I tried to indulge in Tsuami’s common spirit, I returned to the window and tried to make out gestures that would evoke my pity for Aghazi, and perhaps help me reach that higher realm of the human spirit where forgiveness is found, but that was hard to come by, I only saw an incorrigible, howling waste of a man.
Then I wished I had just stood there, at the window, and tried to comprehend him rather than make that infamous move. In mourning my crushed ego, I went through the story of my life a million times in minutes, and finally settled with self recrimination; why did I even accept coming here anyway?

But just then something unusual transpired, the mad man suddenly stopped howling and frantically reached for his shorts and came up with something, I squinted harder. God, he had a mobile phone, perhaps a satellite phone because Kizi was a dead-end, my phone had received no signal fifty miles from Kizi.
His face was partially illuminated by the screen light, I saw nothing lunatic about it at all, and there was no discordance in the speech he muttered into the phone, just that I could not make them out word for word.
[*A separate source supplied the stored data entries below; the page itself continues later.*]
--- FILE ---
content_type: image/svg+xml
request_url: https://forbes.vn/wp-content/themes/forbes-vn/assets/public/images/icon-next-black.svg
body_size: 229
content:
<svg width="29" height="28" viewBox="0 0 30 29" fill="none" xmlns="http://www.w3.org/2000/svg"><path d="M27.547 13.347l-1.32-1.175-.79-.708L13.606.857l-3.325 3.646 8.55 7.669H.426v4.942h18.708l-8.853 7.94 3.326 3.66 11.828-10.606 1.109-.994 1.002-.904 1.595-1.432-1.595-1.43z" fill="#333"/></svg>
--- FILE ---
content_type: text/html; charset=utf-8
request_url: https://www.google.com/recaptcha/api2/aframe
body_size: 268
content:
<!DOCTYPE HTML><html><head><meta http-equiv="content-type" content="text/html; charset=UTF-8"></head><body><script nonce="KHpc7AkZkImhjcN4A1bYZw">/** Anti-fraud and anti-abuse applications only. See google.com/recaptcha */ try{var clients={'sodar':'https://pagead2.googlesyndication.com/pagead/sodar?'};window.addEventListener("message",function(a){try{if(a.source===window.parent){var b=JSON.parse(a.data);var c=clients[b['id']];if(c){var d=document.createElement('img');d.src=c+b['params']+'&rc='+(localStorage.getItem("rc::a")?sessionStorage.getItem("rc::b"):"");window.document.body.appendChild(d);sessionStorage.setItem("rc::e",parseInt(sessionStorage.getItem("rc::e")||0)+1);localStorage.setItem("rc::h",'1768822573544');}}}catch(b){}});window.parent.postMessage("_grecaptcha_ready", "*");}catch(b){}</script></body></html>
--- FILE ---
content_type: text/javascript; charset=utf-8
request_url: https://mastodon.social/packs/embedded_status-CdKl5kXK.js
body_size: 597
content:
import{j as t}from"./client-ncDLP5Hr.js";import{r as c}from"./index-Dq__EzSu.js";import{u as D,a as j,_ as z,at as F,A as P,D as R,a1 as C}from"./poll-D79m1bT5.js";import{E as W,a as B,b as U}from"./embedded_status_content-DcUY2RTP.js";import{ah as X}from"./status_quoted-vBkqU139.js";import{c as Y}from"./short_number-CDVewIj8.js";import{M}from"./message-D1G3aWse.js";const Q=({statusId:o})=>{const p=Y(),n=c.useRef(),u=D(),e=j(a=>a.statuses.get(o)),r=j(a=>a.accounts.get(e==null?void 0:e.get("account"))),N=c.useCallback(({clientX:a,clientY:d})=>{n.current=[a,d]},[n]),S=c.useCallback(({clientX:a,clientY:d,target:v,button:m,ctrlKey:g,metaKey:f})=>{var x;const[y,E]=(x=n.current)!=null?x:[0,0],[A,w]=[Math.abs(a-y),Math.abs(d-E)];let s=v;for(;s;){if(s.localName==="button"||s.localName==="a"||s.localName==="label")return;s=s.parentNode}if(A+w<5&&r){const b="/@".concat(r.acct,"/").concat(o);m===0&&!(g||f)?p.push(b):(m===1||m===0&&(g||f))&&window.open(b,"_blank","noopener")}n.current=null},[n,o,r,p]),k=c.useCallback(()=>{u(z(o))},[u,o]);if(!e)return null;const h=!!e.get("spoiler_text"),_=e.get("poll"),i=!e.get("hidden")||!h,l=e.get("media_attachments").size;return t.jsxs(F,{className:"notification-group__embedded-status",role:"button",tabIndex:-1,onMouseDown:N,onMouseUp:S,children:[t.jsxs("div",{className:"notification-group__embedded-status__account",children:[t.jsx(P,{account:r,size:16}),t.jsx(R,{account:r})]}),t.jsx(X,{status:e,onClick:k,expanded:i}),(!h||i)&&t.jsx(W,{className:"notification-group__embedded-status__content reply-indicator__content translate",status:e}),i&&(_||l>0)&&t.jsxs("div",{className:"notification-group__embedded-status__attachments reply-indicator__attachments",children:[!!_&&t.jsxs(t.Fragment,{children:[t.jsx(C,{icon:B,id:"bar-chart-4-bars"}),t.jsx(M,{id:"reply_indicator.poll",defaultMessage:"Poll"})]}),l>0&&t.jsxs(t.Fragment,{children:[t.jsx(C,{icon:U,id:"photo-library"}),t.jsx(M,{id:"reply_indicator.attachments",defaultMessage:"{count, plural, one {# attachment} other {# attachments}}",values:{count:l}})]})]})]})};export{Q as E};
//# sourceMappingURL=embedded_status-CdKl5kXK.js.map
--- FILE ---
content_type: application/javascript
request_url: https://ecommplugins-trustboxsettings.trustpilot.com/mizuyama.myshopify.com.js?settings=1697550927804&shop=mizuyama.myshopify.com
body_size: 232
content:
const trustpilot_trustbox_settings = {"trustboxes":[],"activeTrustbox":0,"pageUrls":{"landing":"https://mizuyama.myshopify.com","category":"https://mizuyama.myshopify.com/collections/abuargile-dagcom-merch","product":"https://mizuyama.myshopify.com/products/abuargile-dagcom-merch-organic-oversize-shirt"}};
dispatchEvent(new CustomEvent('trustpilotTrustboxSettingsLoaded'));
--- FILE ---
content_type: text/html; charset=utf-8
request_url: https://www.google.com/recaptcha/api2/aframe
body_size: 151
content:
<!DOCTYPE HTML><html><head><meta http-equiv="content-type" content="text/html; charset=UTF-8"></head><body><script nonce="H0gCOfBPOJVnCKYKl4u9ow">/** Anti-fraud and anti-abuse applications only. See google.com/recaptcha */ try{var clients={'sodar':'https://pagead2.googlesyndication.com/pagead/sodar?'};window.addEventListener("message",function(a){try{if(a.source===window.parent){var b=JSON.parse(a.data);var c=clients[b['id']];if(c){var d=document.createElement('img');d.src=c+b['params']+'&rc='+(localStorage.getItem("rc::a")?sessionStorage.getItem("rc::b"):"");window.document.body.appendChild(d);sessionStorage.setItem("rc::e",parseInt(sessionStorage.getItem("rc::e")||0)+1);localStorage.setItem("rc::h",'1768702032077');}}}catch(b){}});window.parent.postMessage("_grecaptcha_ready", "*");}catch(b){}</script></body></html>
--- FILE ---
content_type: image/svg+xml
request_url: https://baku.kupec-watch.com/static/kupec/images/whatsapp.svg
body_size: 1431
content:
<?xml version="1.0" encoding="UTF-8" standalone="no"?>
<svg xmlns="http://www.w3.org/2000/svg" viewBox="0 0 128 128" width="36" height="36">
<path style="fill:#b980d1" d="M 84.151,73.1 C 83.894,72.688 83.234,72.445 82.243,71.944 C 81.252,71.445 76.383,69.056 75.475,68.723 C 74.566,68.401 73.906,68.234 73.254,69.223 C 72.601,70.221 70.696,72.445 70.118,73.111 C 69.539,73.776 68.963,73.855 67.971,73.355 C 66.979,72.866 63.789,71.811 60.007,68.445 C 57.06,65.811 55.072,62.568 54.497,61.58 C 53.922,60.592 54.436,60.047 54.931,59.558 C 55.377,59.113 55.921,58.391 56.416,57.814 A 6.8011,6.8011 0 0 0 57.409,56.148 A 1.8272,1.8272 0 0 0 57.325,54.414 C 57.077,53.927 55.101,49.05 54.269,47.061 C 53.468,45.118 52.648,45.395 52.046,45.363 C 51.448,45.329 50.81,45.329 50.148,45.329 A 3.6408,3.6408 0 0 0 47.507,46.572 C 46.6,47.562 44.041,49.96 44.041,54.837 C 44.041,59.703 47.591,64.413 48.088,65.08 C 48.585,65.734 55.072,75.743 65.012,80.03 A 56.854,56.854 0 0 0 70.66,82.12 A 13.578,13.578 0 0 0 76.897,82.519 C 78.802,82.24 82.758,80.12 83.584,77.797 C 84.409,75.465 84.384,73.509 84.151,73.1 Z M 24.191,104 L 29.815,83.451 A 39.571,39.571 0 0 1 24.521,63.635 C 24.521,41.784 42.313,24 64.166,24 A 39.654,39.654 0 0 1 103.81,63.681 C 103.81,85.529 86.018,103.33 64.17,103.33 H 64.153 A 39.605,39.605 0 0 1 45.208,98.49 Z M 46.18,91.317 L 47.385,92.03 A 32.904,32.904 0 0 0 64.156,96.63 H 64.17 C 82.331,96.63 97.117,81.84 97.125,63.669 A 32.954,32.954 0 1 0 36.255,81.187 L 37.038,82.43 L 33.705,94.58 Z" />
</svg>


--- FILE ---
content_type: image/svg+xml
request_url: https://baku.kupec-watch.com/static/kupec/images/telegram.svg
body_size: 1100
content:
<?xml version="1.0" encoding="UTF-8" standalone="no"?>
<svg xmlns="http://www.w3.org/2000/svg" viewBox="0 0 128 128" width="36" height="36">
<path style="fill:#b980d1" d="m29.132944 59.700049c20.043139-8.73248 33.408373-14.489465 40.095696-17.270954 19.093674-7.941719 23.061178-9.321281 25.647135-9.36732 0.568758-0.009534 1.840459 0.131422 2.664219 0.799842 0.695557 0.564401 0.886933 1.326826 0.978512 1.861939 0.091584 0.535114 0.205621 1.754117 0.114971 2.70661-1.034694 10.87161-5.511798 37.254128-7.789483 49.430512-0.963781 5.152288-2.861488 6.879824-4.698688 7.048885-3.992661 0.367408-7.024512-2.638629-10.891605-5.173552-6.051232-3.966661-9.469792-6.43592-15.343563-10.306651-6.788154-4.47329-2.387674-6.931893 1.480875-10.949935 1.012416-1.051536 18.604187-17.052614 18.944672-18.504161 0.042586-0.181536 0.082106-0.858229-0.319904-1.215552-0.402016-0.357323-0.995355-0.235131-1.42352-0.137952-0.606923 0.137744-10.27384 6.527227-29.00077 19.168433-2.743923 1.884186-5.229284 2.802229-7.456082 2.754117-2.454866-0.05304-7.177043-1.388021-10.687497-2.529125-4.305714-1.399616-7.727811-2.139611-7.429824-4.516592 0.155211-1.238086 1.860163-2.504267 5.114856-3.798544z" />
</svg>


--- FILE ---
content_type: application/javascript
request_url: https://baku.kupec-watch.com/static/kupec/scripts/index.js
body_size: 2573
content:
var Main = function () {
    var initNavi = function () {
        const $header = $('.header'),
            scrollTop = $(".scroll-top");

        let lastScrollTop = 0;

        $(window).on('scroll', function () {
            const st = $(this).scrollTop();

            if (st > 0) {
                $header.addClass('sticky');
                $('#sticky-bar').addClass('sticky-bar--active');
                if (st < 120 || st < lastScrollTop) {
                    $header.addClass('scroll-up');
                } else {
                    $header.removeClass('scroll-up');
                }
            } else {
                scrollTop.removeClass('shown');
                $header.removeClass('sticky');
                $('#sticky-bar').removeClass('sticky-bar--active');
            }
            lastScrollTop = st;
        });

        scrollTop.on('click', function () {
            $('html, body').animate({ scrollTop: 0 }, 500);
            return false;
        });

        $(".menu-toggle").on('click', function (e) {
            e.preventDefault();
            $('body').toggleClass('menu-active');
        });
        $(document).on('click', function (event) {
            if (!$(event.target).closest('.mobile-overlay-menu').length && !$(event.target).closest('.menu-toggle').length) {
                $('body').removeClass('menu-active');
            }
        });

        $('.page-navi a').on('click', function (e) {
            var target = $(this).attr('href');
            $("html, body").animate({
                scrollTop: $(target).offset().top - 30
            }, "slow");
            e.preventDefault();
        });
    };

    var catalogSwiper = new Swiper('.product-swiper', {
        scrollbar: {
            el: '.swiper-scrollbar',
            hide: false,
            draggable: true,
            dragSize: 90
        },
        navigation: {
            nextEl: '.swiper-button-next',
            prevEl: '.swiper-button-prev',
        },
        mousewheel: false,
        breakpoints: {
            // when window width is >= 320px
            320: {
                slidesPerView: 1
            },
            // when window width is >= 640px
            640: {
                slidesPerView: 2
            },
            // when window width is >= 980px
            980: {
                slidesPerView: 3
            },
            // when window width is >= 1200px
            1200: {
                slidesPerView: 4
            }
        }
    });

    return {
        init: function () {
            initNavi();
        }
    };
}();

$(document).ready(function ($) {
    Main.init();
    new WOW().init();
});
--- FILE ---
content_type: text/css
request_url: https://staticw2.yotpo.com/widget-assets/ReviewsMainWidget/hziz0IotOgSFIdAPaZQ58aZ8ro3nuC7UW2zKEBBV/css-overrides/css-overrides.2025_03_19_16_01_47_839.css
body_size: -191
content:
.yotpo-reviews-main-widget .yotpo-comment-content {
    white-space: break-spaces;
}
What would a lunatic be doing with a satellite phone in such a jungle? Even in the city, only a handful of people had them. Then it occurred to me, like Ed.
Who would be calling a sick-man like Aghazi?
Suddenly he stood up and started howling again as he made out of sight.
Curiosity had always made me insensitive to other thoughts. I knew I would be on his trail in no time, and I was.